Bereits in unseren ersten Treffen verstrickten wir uns in notwendigen aber aufreibenden Begriffsdefinitionen. Schon die Titelfindung wurde zum Problem und warf die Frage auf, ob es eine „inklusive Musikschule“ als Ziel überhaupt geben könne oder ob Inklusion nicht vielmehr ein fortwährender Prozess sei. Der Definition von Ines Boban und Andreas Hinz, die in ihrer Übersetzung und Bearbeitung des Index für Inklusion inklusive Schulen als „Schulen in Bewegung“ bezeichneten, konnten wir uns nach langer inklusiver Debatte anschließen.
Inklusion als Chance
Wir sehen Inklusion als Chance für den einzelnen Menschen, für unsere Gesellschaft und für die Musikschulen. Wir sehen auch unsere Pflicht, als öffentlich geförderte Bildungseinrichtung auf den gesellschaftlichen Wandel und den politischen Willen zu reagieren.

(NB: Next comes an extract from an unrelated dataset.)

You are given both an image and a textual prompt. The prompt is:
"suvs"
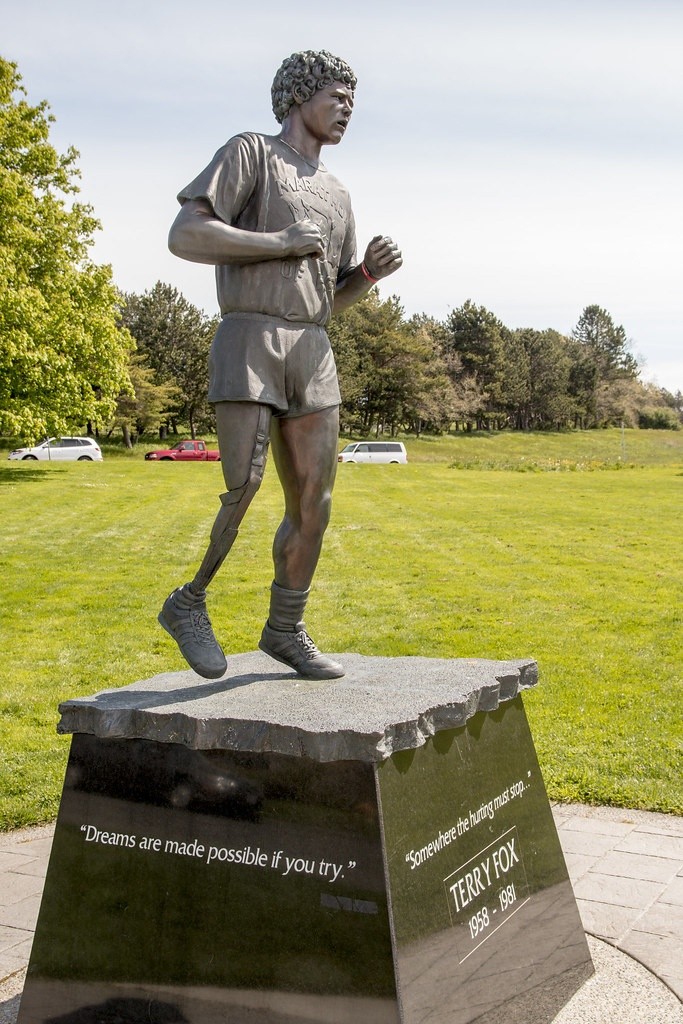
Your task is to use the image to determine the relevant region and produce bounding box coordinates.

Was sehen die anderen? Viele Kollegen in den Schulen, Schulleiter und Lehrer, sehen vor allem NOCH eine weitere Zumutung. Viele von ihnen erfüllen ihre Aufgabe trotz widriger, zum Teil unfassbarer Umstände hervorragend. Den geltenden Maßstäben entsprechend, zeigt ihre Arbeit beste Ergebnisse. Schüler und Eltern sind zufrieden. Wie sollte deshalb unser Buch geschrieben werden? Unser Buch sollte ein Buch werden, das einlädt, Neugierde weckt, Orientierung bietet, zu eigenen Schritten ermuntert und Chancen begreifbar macht. Das Buch muss seine Leser abholen! Doch wo? „Wie“ sind sie, unsere Kollegen in den Musikschulen?
Die Lehrkräfte, bestens ausgebildet, hoch kompetent als Musiker. Die Schulleiter, gefordert als Manager, Multitalente und Mangelverwalter. Wir können davon ausgehen, dass viele unzufrieden sind, sich überfordert und unterbezahlt fühlen. Nicht wenige haben Zukunftsangst. Gleichzeitig dürfen wir aber auch unterstellen, dass sie Hilfe annehmen würden, wenn sie diese als individuelle Hilfe erkennen könnten.
Wodurch wurde ihre Sozialisation bestimmt? In erster Linie durch Üben, um Qualität zu erlangen. Exklusion, also die Auslese der Besten, war ein ganz normaler Vorgang und gehörte zur Funktionslogik des Systems Musikhochschule. Und jetzt kommt Inklusion.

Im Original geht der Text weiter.